SMART General Manager Hertel originally appeared before the Board of Commissioners in March to announce that SMART was seeking the millage increase, which the 13-member board later voted to place on the Macomb County ballot. He said that a 1-mill levy was needed to maintain SMART’s current services, as he was projecting a $21 million budget shortfall by 2018 without it. Hertel estimated that the authority lost about $48 million in tax revenue between 2008 and 2013 due to the region’s steep decline in property values. Therefore, he said, failure to increase SMART’s revenues could cause it to shut down entirely.
During the 2013 fiscal year, SMART provided more than 9.2 million rides for people in Macomb County along its fixed bus routes. It also served many more residents via its small bus “SMART Connector” service for seniors and people with disabilities, as well as its transit partnerships with local communities. Altogether, the authority provides about 40,000 rides per day in metro Detroit, including roughly 14,500 in Macomb County.

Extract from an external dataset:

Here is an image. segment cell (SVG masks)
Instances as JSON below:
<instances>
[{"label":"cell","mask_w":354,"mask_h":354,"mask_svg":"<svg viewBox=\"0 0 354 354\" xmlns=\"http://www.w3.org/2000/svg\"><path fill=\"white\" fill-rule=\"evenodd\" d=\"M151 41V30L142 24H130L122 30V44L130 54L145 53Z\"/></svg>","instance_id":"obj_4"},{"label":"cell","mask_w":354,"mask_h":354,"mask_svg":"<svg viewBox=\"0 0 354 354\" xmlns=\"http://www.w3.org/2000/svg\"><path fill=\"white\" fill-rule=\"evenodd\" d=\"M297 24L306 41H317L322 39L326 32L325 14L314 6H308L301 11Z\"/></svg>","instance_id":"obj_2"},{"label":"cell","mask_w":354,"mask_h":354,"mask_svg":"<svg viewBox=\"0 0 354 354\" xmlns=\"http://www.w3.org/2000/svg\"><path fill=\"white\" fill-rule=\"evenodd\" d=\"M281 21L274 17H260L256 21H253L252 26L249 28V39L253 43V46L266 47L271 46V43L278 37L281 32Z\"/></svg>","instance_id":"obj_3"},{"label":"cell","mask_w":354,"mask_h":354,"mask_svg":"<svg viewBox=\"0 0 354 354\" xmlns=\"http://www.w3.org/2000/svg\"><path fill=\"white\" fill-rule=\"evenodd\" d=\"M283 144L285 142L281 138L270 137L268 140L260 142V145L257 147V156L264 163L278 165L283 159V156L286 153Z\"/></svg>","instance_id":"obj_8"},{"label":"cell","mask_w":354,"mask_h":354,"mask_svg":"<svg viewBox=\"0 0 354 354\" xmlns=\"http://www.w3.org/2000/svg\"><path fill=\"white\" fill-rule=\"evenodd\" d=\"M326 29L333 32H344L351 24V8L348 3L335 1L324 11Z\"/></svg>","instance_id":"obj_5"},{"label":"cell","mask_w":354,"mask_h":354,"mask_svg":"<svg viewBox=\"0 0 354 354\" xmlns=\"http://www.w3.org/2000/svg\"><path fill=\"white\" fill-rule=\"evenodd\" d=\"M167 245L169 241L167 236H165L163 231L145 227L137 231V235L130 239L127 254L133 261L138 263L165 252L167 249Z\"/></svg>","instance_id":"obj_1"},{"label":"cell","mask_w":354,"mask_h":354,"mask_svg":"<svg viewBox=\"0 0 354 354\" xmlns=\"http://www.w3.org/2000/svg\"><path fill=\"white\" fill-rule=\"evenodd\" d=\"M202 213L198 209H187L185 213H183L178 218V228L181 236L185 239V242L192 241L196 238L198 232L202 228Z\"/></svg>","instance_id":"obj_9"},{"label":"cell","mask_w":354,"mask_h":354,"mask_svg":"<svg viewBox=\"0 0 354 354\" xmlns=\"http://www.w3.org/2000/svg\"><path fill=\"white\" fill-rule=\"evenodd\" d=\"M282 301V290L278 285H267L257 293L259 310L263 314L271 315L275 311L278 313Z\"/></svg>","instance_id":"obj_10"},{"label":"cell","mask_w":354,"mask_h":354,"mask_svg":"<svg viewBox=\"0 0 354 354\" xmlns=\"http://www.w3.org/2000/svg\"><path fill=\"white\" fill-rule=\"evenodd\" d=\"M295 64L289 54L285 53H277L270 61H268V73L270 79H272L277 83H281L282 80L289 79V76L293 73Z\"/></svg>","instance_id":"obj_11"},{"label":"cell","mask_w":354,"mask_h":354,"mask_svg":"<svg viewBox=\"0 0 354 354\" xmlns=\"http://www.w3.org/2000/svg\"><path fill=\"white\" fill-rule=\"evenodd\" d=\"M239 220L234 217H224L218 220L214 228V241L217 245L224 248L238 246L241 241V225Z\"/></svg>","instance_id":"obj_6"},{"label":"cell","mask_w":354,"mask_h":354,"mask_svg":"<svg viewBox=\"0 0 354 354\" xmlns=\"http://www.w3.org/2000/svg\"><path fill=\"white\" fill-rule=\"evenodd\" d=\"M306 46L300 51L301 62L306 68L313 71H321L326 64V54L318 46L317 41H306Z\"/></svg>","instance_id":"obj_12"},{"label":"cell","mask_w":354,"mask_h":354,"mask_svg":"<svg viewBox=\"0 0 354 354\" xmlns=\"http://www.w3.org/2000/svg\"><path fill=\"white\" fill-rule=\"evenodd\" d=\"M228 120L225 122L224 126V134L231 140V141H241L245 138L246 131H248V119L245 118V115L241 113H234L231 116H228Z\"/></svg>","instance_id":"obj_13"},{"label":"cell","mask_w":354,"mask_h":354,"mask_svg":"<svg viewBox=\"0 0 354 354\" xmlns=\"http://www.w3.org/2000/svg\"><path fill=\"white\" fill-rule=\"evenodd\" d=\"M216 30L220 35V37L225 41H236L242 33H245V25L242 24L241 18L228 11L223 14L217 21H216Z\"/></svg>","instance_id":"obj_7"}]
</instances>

However, Hertel indicated that SMART’s aging fleet of 40-foot buses badly needs to be upgraded. About 80 percent of its buses are over the mileage guidelines that the Federal Transit Administration allows. Hertel told the Board of Commissioners that SMART currently has 196 buses with more than 500,000 miles, 78 buses with more than 600,000 miles and six buses with more than 700,000 miles.

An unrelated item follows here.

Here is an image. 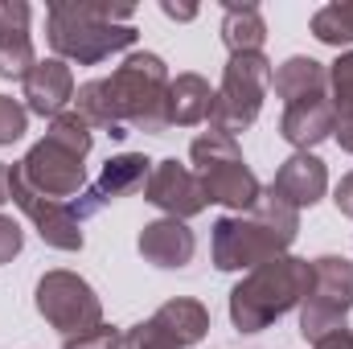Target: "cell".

Now that the millage increase has been approved, Gibbons said, this is where the majority of SMART’s additional funding will be directed.
“We’re going to do what we said and start replacing our bus fleet, which is our biggest goal right now,” she explained. “We plan to replace about 135 fixed-route buses over the next three years. We hope to place these bus orders as soon as possible because they sometimes take a year or a year and a half before they’re ready.”
SMART serves all of Macomb County and portions of Oakland and Wayne counties. Oakland and Wayne are considered to be “opt-in” counties, as individual municipalities there can opt in — or out — of SMART transportation services. For instance, Oakland County currently has 23 opt-in communities and 35 opt-out communities.
The millage increase initially appeared to receive greater support in Oakland and Wayne counties, with the proposal gaining approval from about 63 percent of Wayne County voters and about 74 percent of Oakland County voters. Hackel pointed out, though, that this is because only the opt-in communities included the proposal on their ballots.
“Those percentages are a little misleading because Wayne and Oakland have so many opt-out communities,” he said. “We are the only county of the three that doesn’t have any communities that choose to opt out of SMART. If you look at the numbers, you’ll see that Macomb County actually had the most total votes (cast), even though our population is smaller than Wayne and Oakland.”
Flynn believes that SMART will play a key role in the future, especially in Macomb County, as officials continue to move forward with their plans for the new Regional Transit Authority (RTA). While the RTA’s plan is to install a rapid bus system along some of the busiest thoroughfares in metro Detroit, it would not include the many other roads that connect them.
“In the short term, our goal is for the Regional Transit Authority to establish rolling rapid transit along some of our major corridors,” Flynn said. “And that’s fantastic, but people also need to realize that we will still need a strong arterial transit network to bring people to and from those major corridors. That’s the role that SMART will continue to play as we move forward.”